More importantly from a technologists point of view, they are complementary in a technical sense too. Source side deduplication does some things that target side deduplication can't: it reduces the amount of bandwidth required at the source. In systems like ESX servers and NAS appliances, and situations like remote office backup, where this really matters, this will be a paramount concern. No amount of target deduplication is going to save you the time or bandwidth that source deduplication can. And in these cases Avamar will continue to be the right choice for customers--even if one of those choices is a DD box.
On the flip side of that coin, if you want the best possible performance in terms of throughput to a device, and bandwidth from your source to your target is not really an issue, then target side deduplication is where it is at. If you need backup and restore at the high end of the Gigabit Ethernet performance curve, or more pointedly, at 10 GigE or FC speeds, then target side deduplication will be a very attractive choice for you. And, if switching backup applications is just not an option, if you are wed to TSM or CommVault or NetBackup, then target side deduplication is still your best, fastest, most flexible, highest performance, and most cost effective way to get the benefits of deduplication in your backup and recovery process.
Now, for the second question: where does DD fit? Well, based on the above commentary it should be pretty obvious that EMC intends to continue to offer a wide range of options in backup and recovery technologies that allows our customers to pick from best of breed solutions based on the use case that they have. Both Avamar and DD will be central.

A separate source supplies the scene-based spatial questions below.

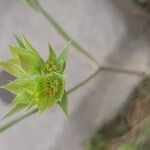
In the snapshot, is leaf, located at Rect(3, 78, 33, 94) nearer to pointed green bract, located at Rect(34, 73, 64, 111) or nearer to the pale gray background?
pointed green bract, located at Rect(34, 73, 64, 111)

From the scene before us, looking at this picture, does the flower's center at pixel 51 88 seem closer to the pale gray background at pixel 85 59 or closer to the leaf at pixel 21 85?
the leaf at pixel 21 85

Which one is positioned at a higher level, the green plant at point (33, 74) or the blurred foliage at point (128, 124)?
the green plant at point (33, 74)

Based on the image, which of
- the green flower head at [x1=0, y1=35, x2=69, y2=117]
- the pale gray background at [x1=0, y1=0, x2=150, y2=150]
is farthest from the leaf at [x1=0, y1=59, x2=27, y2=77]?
the pale gray background at [x1=0, y1=0, x2=150, y2=150]

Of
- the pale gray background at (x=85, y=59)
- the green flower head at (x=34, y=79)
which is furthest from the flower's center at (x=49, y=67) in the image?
the pale gray background at (x=85, y=59)

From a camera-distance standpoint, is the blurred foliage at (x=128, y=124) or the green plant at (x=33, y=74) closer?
the green plant at (x=33, y=74)

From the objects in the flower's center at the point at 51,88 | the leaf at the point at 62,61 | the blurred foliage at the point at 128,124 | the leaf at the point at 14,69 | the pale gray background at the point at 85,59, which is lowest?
the blurred foliage at the point at 128,124

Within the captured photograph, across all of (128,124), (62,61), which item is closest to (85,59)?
(128,124)

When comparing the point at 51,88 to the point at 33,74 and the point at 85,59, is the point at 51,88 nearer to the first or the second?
the point at 33,74

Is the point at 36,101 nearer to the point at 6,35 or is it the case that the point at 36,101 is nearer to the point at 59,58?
the point at 59,58
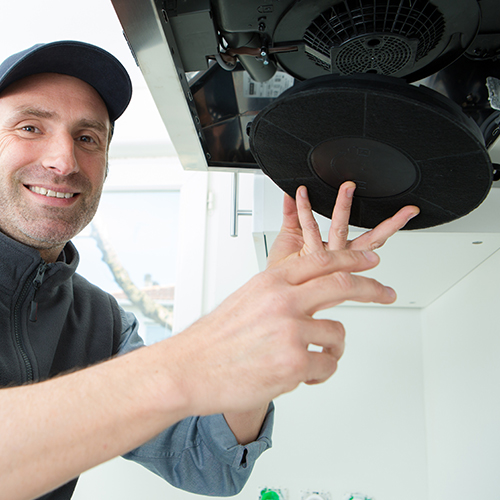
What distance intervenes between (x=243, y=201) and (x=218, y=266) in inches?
12.0

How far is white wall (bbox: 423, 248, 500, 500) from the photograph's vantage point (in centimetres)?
111

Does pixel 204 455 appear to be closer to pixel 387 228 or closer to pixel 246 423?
pixel 246 423

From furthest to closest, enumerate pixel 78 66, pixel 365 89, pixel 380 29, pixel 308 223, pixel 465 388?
pixel 465 388 → pixel 78 66 → pixel 308 223 → pixel 380 29 → pixel 365 89

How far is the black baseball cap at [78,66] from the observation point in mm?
948

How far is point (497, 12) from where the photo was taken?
2.10 ft

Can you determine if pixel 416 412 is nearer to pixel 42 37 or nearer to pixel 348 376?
pixel 348 376

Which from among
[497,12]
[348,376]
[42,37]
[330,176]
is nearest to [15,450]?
[330,176]

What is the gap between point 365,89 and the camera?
503mm

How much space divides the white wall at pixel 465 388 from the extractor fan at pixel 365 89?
1.88 ft

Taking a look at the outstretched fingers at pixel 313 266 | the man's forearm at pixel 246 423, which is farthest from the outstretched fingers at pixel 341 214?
the man's forearm at pixel 246 423

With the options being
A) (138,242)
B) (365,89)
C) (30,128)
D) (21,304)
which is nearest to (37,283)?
(21,304)

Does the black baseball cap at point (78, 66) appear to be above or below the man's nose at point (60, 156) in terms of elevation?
above

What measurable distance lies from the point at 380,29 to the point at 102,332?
0.93m

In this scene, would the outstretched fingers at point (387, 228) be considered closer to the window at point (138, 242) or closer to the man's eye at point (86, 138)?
the man's eye at point (86, 138)
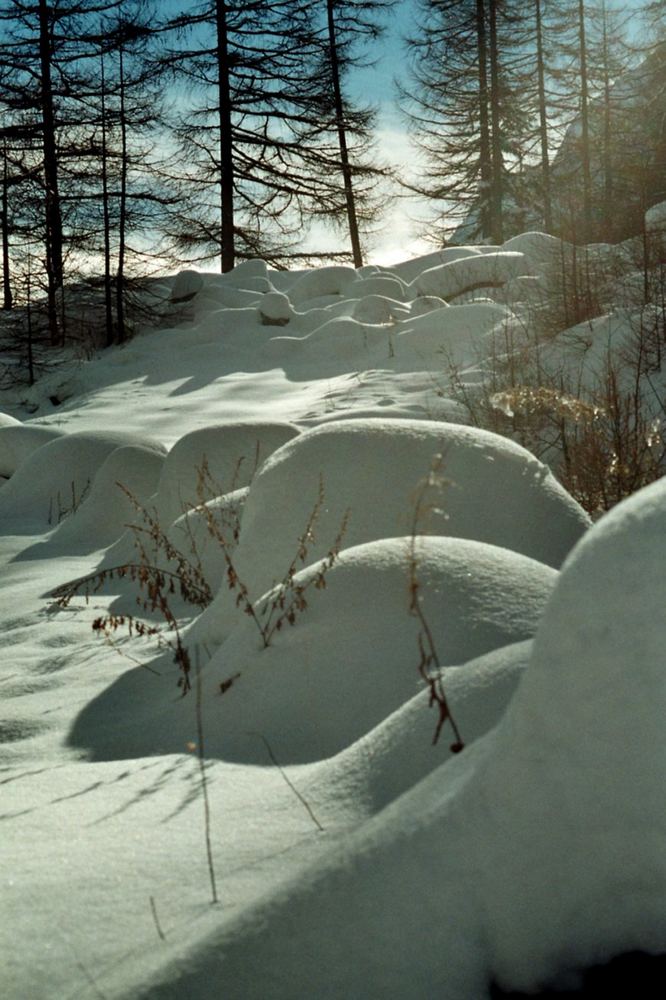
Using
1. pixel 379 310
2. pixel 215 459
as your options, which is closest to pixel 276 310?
pixel 379 310

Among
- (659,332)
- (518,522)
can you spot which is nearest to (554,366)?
(659,332)

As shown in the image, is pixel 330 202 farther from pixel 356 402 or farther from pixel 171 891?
pixel 171 891

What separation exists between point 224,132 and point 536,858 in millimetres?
19978

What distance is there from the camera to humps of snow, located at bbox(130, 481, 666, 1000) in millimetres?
1101

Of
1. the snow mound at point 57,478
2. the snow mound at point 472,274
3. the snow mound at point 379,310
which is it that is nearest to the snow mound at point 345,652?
the snow mound at point 57,478

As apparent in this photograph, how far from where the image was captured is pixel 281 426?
525 cm

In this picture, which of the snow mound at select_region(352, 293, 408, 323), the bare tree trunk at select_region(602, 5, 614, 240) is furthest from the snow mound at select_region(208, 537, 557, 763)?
the bare tree trunk at select_region(602, 5, 614, 240)

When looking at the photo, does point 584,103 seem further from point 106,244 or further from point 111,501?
point 111,501

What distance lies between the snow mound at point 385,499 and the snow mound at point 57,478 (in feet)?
11.4

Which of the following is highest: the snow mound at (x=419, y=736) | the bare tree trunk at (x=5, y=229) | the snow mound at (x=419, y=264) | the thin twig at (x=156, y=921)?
the bare tree trunk at (x=5, y=229)

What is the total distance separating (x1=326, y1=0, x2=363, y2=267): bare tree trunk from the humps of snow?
20.3 m

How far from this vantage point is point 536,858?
1.13m

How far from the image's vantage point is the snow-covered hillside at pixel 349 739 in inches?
44.1

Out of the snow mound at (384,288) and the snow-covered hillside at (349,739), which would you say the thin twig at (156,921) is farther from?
the snow mound at (384,288)
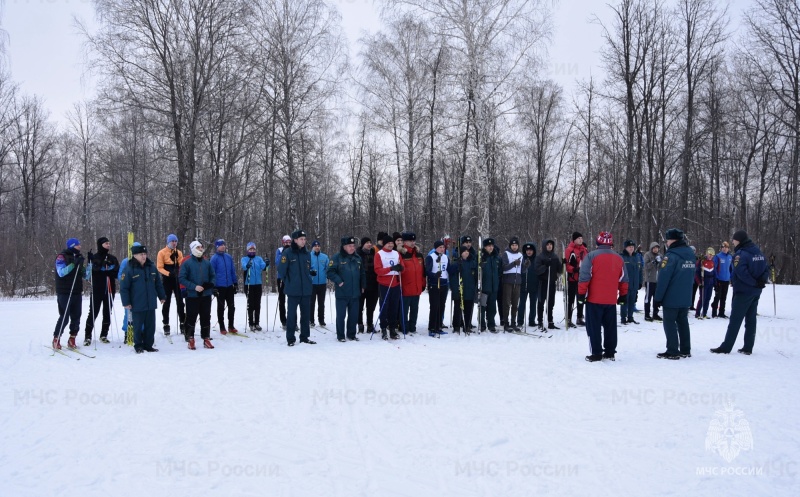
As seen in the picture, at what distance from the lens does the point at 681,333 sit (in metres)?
7.27

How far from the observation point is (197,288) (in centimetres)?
843

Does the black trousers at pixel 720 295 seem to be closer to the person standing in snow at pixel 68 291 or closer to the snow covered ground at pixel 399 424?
the snow covered ground at pixel 399 424

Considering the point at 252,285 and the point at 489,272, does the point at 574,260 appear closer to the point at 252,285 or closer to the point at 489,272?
the point at 489,272

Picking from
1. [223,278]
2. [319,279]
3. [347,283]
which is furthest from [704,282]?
[223,278]

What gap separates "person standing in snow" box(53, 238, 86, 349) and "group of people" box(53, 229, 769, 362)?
0.02 m

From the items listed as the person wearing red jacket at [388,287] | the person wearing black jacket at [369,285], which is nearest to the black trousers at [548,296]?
the person wearing red jacket at [388,287]

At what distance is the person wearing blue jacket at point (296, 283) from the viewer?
8.73m

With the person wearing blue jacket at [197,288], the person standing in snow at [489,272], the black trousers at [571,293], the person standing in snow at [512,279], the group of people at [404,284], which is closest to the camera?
the group of people at [404,284]

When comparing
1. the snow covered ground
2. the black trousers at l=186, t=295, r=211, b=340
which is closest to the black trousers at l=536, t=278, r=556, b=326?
the snow covered ground

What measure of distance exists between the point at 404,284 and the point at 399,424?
515 centimetres

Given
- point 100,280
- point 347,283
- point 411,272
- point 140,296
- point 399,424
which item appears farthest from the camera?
point 411,272

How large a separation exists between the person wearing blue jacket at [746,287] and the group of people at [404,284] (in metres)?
0.02

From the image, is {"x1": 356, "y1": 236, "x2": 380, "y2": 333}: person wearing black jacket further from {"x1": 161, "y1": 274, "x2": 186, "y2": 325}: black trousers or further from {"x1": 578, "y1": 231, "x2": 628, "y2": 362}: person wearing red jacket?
{"x1": 578, "y1": 231, "x2": 628, "y2": 362}: person wearing red jacket

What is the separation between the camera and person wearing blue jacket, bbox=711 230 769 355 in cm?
727
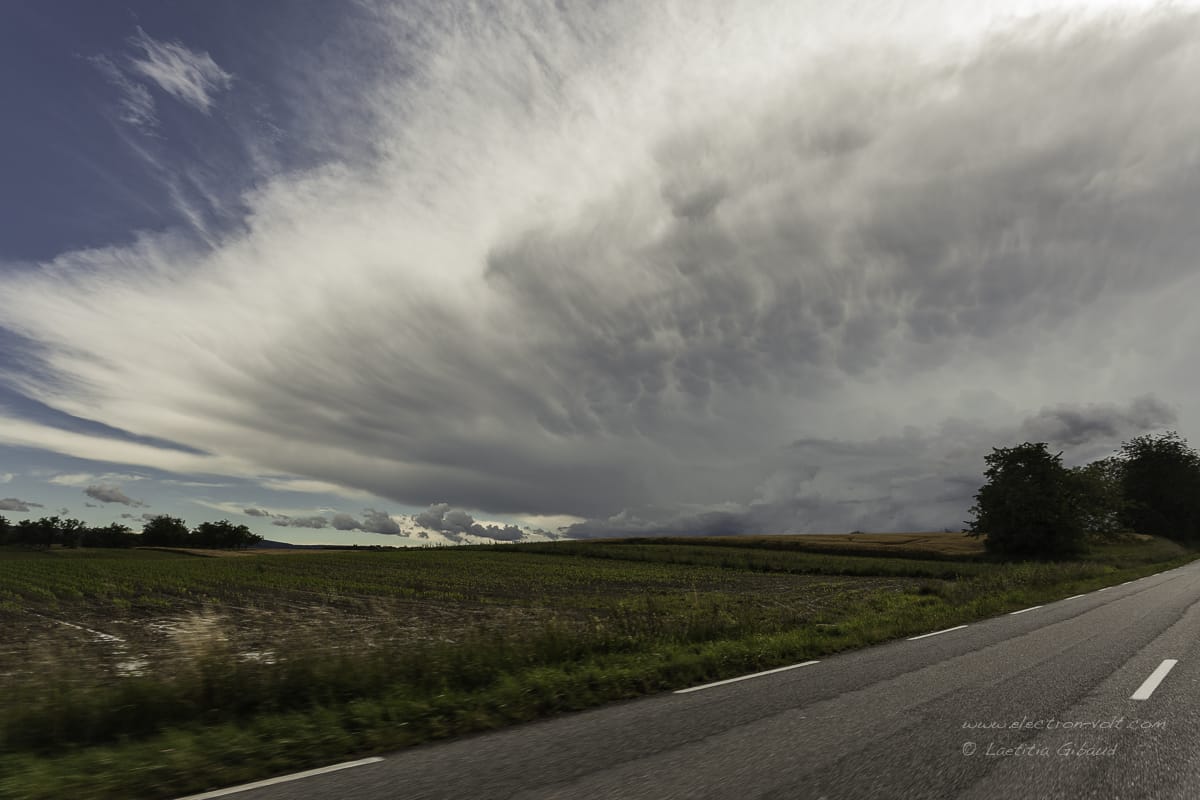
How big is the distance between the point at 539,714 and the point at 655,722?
1621 millimetres

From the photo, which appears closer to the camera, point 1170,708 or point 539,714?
point 1170,708

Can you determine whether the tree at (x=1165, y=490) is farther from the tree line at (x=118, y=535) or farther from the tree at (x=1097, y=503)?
the tree line at (x=118, y=535)

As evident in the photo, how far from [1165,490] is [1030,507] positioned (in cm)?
6973

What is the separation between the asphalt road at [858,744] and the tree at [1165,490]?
121 metres

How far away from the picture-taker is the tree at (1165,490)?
103 metres

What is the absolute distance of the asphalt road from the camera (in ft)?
15.6

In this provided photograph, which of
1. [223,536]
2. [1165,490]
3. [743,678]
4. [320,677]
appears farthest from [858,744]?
[223,536]

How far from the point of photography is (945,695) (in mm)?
7637

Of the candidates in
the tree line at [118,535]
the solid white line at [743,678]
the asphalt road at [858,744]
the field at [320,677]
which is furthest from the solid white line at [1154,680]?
the tree line at [118,535]

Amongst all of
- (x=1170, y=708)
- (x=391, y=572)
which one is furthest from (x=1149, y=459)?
(x=1170, y=708)

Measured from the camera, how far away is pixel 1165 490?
106750 millimetres

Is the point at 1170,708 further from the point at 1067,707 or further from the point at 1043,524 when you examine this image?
the point at 1043,524

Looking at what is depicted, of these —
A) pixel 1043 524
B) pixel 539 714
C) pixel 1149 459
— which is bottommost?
pixel 539 714

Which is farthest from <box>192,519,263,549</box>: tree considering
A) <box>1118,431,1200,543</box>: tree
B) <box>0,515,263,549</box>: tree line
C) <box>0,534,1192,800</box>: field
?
<box>1118,431,1200,543</box>: tree
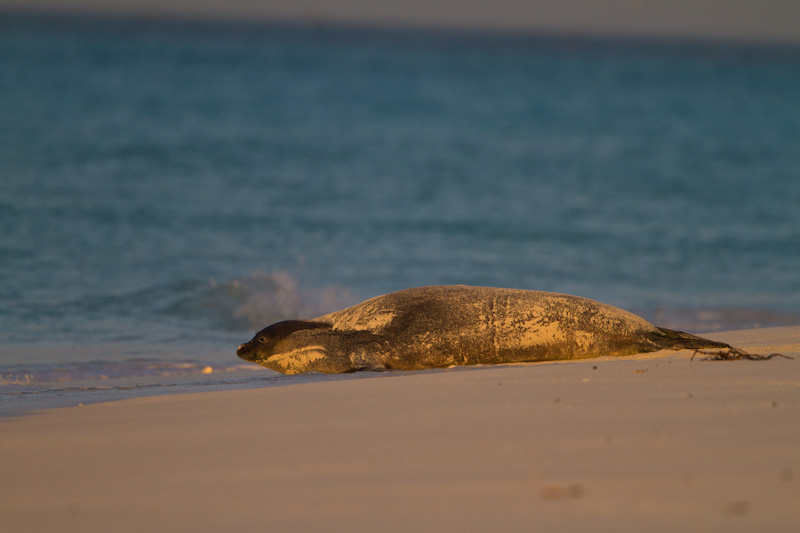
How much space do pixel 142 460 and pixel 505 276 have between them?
814cm

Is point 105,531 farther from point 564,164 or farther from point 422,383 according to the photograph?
point 564,164

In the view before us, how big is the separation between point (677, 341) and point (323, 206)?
960 cm

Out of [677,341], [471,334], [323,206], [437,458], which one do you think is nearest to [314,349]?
[471,334]

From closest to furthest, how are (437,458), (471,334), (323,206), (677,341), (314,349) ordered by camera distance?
1. (437,458)
2. (677,341)
3. (471,334)
4. (314,349)
5. (323,206)

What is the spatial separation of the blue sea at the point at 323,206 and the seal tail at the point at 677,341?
2.23 metres

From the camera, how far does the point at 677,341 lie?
4641mm

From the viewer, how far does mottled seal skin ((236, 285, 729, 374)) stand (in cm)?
471

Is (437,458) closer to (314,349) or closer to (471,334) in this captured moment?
(471,334)

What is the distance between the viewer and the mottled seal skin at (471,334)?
15.5ft

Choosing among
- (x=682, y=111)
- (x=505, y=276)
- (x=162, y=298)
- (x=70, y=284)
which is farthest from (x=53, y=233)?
(x=682, y=111)

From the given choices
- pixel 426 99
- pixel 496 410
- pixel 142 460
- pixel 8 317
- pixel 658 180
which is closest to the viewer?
pixel 142 460

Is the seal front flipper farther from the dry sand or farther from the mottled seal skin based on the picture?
the dry sand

But I really see DD as entirely complementary to what we have been doing with our existing DL1500, DL3000, and DL4000 product line. All along, I have been an advocate of offering choice: inline target deduplication for those people that want their replication to be done as fast as possible; post-process target deduplication for those that want their backup done as fast as possible. EMC will still offer this choice of in-line appliances in the form of the DD product line, and post-process deduplication in the form of the DL4000. The DL4000 will also continue to appeal to those people that require the most FC connectivity, the most flexibility from their VTL platform (like ACSLS and iSeries connectivity), and the widest possible number of tape and library emulations. But from my point of view, the issue really boils down to: do you need the fastest device possible? Do you need 8+ TB/hr now, and will you need something much faster than that in the future? If so, the DL4000 line offers that performance advantage, and allows you to perform deduplication after the fact.
So both from a business and a technology point of view, I see the offerings as complementary, and the inclusion of DD in an EMC product line as entirely consistent with out long term backup, recovery, and archive strategies.